Task details —
Copy the stretch from the line containing "Of the options" through the line containing "3. the red white", substituting "closest" for every "nearest" and changing nothing else.

Excerpted records —
= = = =

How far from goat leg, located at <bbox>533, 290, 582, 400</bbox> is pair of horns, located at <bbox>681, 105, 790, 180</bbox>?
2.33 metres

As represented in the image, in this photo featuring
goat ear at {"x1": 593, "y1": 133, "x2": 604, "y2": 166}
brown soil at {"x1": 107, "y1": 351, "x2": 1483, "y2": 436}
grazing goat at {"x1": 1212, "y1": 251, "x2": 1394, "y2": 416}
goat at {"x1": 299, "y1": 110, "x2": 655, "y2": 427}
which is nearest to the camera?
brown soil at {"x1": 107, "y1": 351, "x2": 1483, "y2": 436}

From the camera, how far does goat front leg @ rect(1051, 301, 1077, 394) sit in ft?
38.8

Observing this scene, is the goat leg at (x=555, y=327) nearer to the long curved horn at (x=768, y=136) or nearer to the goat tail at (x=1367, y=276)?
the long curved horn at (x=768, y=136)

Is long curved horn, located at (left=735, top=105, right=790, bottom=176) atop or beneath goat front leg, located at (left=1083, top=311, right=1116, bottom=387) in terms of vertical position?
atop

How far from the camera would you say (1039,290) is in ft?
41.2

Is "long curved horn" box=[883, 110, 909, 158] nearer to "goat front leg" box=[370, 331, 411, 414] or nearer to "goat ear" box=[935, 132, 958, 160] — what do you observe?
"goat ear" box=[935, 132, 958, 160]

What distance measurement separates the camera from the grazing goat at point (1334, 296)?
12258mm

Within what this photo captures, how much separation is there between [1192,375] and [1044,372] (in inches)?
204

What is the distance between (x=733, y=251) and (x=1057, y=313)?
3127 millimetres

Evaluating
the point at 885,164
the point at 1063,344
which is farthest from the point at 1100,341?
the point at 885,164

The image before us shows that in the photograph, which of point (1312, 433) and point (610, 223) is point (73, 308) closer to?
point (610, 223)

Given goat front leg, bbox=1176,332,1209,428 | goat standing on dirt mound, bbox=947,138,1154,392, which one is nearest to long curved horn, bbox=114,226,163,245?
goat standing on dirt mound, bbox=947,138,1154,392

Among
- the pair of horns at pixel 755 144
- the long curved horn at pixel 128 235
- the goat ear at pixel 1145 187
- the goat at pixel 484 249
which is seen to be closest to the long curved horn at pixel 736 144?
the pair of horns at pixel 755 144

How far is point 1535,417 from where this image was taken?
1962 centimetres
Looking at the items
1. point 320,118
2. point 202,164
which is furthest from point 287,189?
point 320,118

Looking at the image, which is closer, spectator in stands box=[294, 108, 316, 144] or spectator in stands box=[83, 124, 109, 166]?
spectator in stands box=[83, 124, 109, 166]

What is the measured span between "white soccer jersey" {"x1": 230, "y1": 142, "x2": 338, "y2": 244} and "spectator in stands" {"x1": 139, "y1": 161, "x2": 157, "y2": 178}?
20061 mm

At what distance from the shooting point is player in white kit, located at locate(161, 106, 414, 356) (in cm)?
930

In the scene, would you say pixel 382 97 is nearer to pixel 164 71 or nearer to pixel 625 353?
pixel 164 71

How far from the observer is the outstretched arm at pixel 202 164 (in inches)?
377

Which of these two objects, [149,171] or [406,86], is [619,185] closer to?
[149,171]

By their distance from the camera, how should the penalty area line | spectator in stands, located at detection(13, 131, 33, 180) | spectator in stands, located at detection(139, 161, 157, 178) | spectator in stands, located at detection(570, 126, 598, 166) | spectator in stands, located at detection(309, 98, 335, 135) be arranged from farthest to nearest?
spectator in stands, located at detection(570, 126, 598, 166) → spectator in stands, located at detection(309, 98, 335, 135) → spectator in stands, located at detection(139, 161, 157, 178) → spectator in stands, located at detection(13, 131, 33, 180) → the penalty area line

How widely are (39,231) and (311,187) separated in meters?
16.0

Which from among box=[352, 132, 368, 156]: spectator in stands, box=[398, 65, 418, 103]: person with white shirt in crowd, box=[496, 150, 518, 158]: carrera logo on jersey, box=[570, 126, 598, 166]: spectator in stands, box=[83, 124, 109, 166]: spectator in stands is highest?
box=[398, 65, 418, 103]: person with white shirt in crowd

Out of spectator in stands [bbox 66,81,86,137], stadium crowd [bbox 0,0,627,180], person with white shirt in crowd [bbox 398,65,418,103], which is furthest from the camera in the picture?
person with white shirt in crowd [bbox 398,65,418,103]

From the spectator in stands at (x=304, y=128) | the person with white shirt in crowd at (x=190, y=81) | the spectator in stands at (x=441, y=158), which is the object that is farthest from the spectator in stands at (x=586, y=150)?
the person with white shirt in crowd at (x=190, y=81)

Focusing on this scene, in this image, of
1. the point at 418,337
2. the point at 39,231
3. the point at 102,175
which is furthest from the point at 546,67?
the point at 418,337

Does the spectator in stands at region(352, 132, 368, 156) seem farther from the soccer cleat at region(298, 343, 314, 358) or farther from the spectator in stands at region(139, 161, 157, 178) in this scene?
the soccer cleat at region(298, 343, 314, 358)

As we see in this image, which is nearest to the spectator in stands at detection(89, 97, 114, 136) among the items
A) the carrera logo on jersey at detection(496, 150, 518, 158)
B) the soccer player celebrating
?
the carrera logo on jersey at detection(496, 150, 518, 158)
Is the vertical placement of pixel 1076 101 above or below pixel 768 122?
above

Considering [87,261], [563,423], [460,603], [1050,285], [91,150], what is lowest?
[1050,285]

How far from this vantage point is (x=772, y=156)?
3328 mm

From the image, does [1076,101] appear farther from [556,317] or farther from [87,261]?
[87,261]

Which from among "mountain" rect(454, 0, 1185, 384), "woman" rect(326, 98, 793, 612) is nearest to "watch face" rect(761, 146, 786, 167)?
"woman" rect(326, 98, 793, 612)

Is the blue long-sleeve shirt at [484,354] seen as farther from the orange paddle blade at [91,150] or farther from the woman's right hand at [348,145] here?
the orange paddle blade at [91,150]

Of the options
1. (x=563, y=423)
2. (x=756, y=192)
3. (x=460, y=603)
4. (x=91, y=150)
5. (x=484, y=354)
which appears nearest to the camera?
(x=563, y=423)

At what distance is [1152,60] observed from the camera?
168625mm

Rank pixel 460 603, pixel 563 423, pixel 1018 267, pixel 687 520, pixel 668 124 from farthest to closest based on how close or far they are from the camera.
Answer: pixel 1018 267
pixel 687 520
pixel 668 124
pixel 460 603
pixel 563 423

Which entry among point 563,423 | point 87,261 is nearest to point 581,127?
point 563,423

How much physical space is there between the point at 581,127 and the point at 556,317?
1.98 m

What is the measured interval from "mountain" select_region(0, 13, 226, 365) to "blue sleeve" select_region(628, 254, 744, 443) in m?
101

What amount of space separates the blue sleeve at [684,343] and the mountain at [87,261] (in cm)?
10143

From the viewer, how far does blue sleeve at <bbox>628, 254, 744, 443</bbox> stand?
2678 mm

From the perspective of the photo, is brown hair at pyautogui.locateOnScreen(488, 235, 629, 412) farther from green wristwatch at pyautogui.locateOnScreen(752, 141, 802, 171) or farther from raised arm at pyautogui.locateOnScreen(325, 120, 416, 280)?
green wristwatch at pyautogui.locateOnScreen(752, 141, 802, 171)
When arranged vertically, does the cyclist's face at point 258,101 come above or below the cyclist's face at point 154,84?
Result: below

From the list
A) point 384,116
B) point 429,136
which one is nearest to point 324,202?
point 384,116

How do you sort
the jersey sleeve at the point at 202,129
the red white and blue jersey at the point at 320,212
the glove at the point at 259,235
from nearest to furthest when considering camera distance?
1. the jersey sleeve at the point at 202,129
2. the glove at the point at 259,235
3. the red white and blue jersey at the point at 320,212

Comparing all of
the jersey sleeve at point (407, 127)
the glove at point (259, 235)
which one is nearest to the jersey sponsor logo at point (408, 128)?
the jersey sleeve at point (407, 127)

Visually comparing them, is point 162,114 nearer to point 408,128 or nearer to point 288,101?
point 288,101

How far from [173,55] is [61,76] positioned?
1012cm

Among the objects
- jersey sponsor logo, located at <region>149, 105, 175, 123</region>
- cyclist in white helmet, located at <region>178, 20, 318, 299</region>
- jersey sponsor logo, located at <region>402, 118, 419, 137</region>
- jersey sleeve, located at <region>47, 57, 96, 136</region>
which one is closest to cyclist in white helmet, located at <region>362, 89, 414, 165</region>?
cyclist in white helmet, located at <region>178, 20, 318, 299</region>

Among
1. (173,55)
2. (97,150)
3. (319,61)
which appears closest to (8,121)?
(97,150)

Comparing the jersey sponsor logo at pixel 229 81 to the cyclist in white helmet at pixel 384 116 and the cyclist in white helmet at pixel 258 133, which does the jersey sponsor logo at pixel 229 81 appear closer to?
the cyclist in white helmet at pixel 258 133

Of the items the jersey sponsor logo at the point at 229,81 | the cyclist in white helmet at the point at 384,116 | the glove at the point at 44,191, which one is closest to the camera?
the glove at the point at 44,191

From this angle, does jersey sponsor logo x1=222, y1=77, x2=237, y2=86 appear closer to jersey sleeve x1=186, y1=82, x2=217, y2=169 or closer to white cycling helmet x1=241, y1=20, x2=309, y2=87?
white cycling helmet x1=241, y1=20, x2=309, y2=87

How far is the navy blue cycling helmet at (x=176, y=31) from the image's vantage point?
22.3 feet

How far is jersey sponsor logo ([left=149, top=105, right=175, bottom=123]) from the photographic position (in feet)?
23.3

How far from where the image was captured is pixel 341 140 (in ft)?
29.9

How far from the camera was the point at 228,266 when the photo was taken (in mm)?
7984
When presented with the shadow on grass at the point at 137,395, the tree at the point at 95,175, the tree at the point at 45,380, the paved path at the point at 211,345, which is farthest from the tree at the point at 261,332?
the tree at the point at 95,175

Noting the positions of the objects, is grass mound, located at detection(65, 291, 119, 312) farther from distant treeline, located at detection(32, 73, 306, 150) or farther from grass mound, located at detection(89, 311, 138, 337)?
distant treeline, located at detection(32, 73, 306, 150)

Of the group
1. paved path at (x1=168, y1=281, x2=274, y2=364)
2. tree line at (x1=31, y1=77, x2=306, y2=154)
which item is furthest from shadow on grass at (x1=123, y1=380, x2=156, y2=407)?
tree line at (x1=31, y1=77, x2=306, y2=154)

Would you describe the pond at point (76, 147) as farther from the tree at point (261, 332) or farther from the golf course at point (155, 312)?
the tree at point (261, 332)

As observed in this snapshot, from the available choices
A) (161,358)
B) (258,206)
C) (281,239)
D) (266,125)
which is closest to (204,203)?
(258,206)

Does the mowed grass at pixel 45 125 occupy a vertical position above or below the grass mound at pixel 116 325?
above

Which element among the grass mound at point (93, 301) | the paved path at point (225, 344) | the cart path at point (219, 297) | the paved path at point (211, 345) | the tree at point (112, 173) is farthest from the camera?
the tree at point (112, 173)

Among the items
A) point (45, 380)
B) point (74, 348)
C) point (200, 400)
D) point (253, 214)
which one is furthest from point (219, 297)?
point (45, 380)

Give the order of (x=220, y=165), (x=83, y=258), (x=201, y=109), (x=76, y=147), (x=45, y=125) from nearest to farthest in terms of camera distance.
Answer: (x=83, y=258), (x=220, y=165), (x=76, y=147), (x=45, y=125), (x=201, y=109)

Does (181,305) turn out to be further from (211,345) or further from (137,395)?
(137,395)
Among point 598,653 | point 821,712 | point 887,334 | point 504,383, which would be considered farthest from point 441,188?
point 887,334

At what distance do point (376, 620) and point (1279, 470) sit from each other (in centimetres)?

= = = =

Reply to the task —
Of the options
1. (x=563, y=423)
2. (x=756, y=192)
3. (x=460, y=603)
4. (x=91, y=150)
5. (x=484, y=354)
which appears closest to the camera?
(x=563, y=423)

At what distance is [1152,60] observed from the camera?
168625mm

Rank pixel 460 603, pixel 563 423, pixel 1018 267, pixel 687 520, pixel 668 124 from farthest to closest based on how close or far they are from the camera.
Answer: pixel 1018 267
pixel 687 520
pixel 668 124
pixel 460 603
pixel 563 423

Which entry among point 563,423 | point 87,261 is closest to point 581,127?
point 563,423

How much physical space is there between the point at 581,127 and the point at 556,317?
1.98 m

What is the measured interval from "mountain" select_region(0, 13, 226, 365) to "blue sleeve" select_region(628, 254, 744, 443) in m?
101

What amount of space separates the blue sleeve at [684,343] and the mountain at [87,261] (in cm)?
10143

From the viewer, how far does blue sleeve at <bbox>628, 254, 744, 443</bbox> stand?
2678 mm

From the perspective of the photo, is brown hair at pyautogui.locateOnScreen(488, 235, 629, 412) farther from green wristwatch at pyautogui.locateOnScreen(752, 141, 802, 171) or farther from raised arm at pyautogui.locateOnScreen(325, 120, 416, 280)?
green wristwatch at pyautogui.locateOnScreen(752, 141, 802, 171)
When arranged vertically, does the cyclist's face at point 258,101 come above or below the cyclist's face at point 154,84?
Result: below

From the list
A) point 384,116
B) point 429,136
which one is closest to point 324,202?
point 384,116

How do you sort
the jersey sleeve at the point at 202,129
the red white and blue jersey at the point at 320,212
the glove at the point at 259,235
from closest to furthest when considering camera distance?
1. the jersey sleeve at the point at 202,129
2. the glove at the point at 259,235
3. the red white and blue jersey at the point at 320,212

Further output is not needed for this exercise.